L'avocate générale avait requis une peine de 30 ans, les jurés ont été plus loin vendredi en condamnant Matthieu à la réclusion criminelle à perpétuité. Ce jeune homme aujourd'hui âgé de 19 ans avait violé et assassiné en 2008 Agnès Marin, 13 ans, un an après avoir violé une autre fille. Autant de crimes pour lesquels la cour d'assises des mineurs de Haute-Loire a décidé de l'envoyer en prison pour le restant de ses jours.

Balayant l'excuse de minorité qui limite la peine encourue à vingt ans, l'avocate générale, Jeanne-Marie Vermeulin, avait souligné lors de son réquisitoire la personnalité "ultradangereuse" de Matthieu et s'était montrée pessimiste sur ses chances "d'amélioration". La magistrate avait souhaité que "la poursuite de son existence ne soit pas source de nouveaux drames et de tragédies et ne signifie pas la destruction de telle ou telle qui croiserait son chemin", en rappelant "des risques majeurs de récidive" et de "naufrage complet dans la maladie mentale".

Comme Patrick Dils

La personnalité de l'accusé a d'ailleurs été au centre des débats durant un procès qui s'est ouvert le 18 juin alors qu'un psychiatre montpelliérain l'avait jugé non dangereux après le viol en 2010 d'une amie âgée de 16 ans au moment des faits.
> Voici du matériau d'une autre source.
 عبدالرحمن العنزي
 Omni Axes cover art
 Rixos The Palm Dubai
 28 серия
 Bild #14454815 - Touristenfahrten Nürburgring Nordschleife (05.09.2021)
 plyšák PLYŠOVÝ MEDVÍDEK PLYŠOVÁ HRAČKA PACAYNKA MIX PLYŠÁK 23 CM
Cette expertise avait permis au jeune homme de retrouver la liberté après quatre mois de détention provisoire et de devenir interne au collège-lycée Cévenol au Chambon-sur-Lignon, où il avait rencontré sa future victime.
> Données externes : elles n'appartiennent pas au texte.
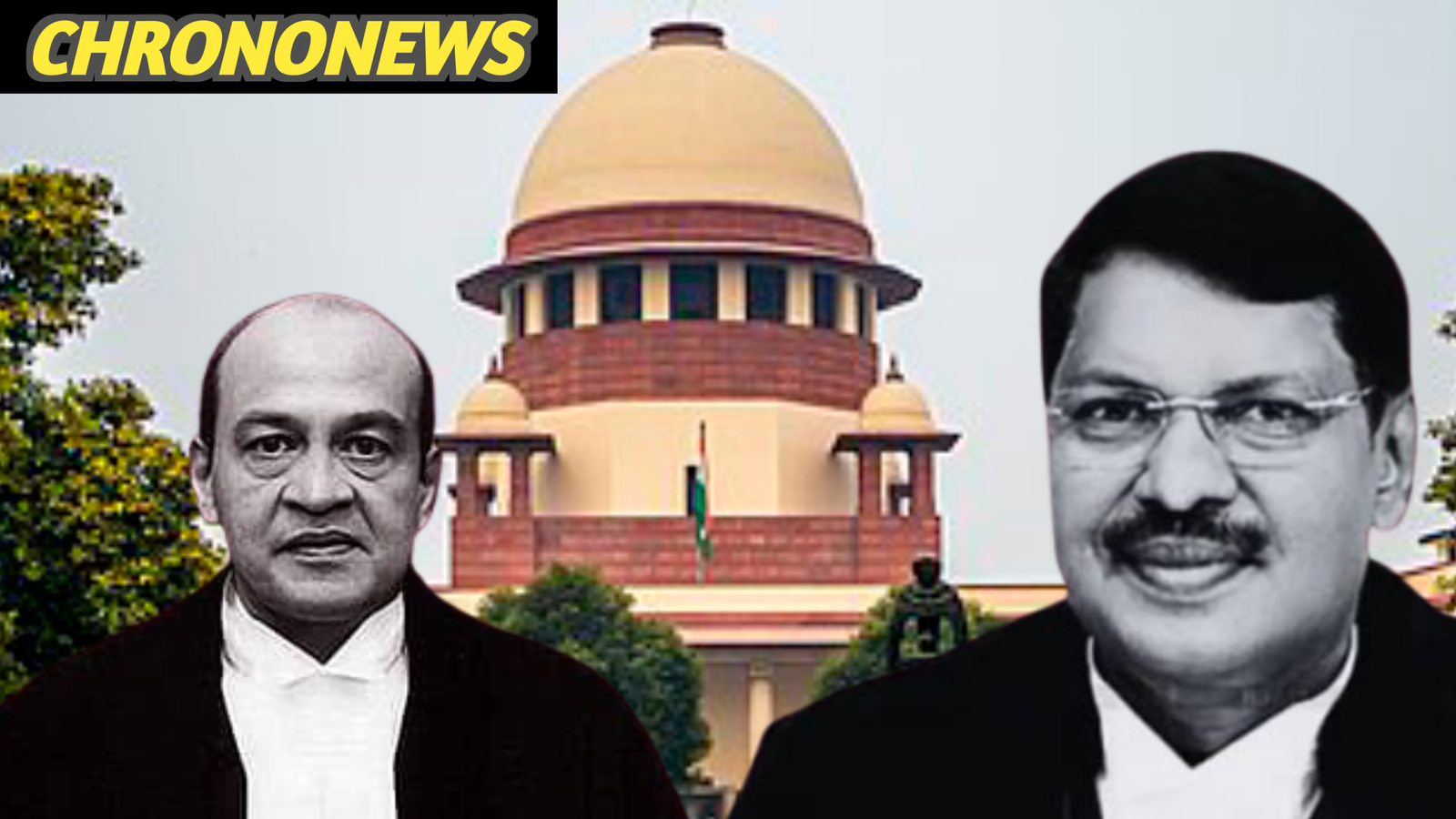 न्यायाधीश वर्मा नकदी विवाद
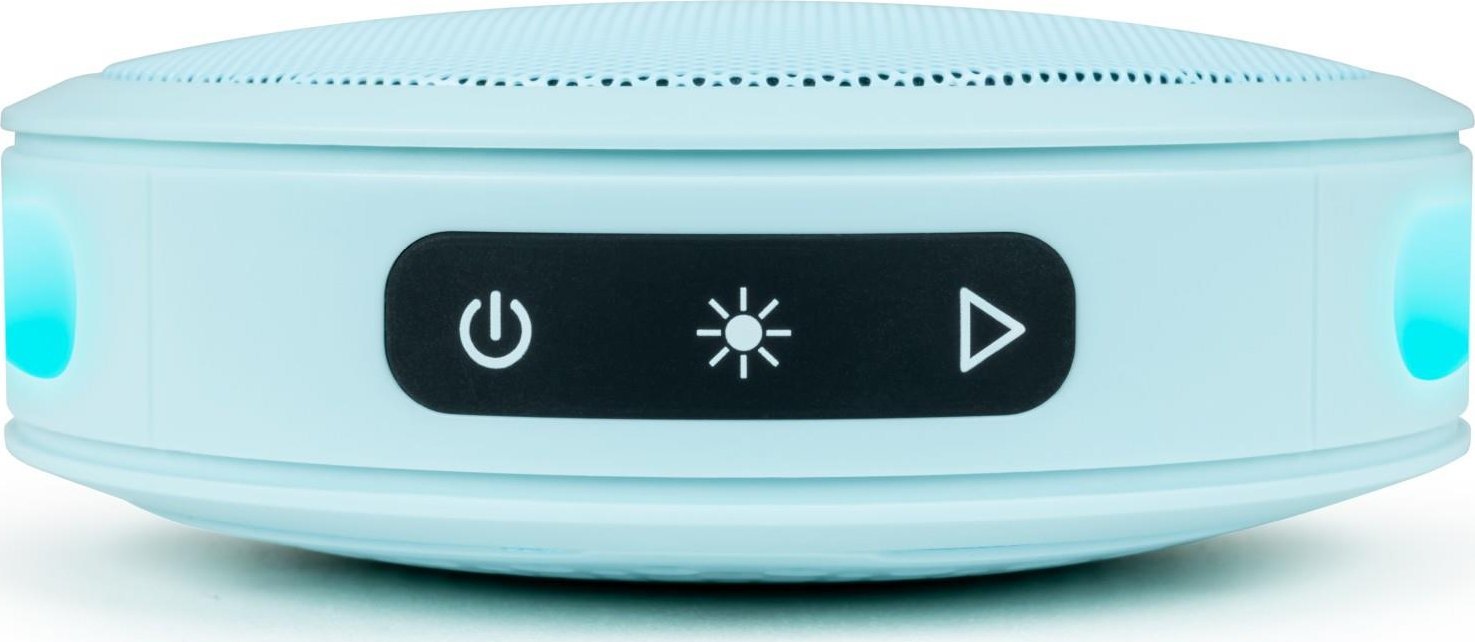 Kaltoparlant BigBen PARTY NANO, Bluetooth, 3.5W, portativ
Ce procès fera date puisque Matthieu devient le premier mineur au moment des faits condamné à perpétuité depuis Patrick Dils, le 27 janvier 1989 pour le meurtre de deux enfants commis en septembre 1986. Rejugé après la révision de sa condamnation, il avait finalement été acquitté lors de son troisième procès, en avril 2002. Un sort que ne connaîtra a priori pas Matthieu.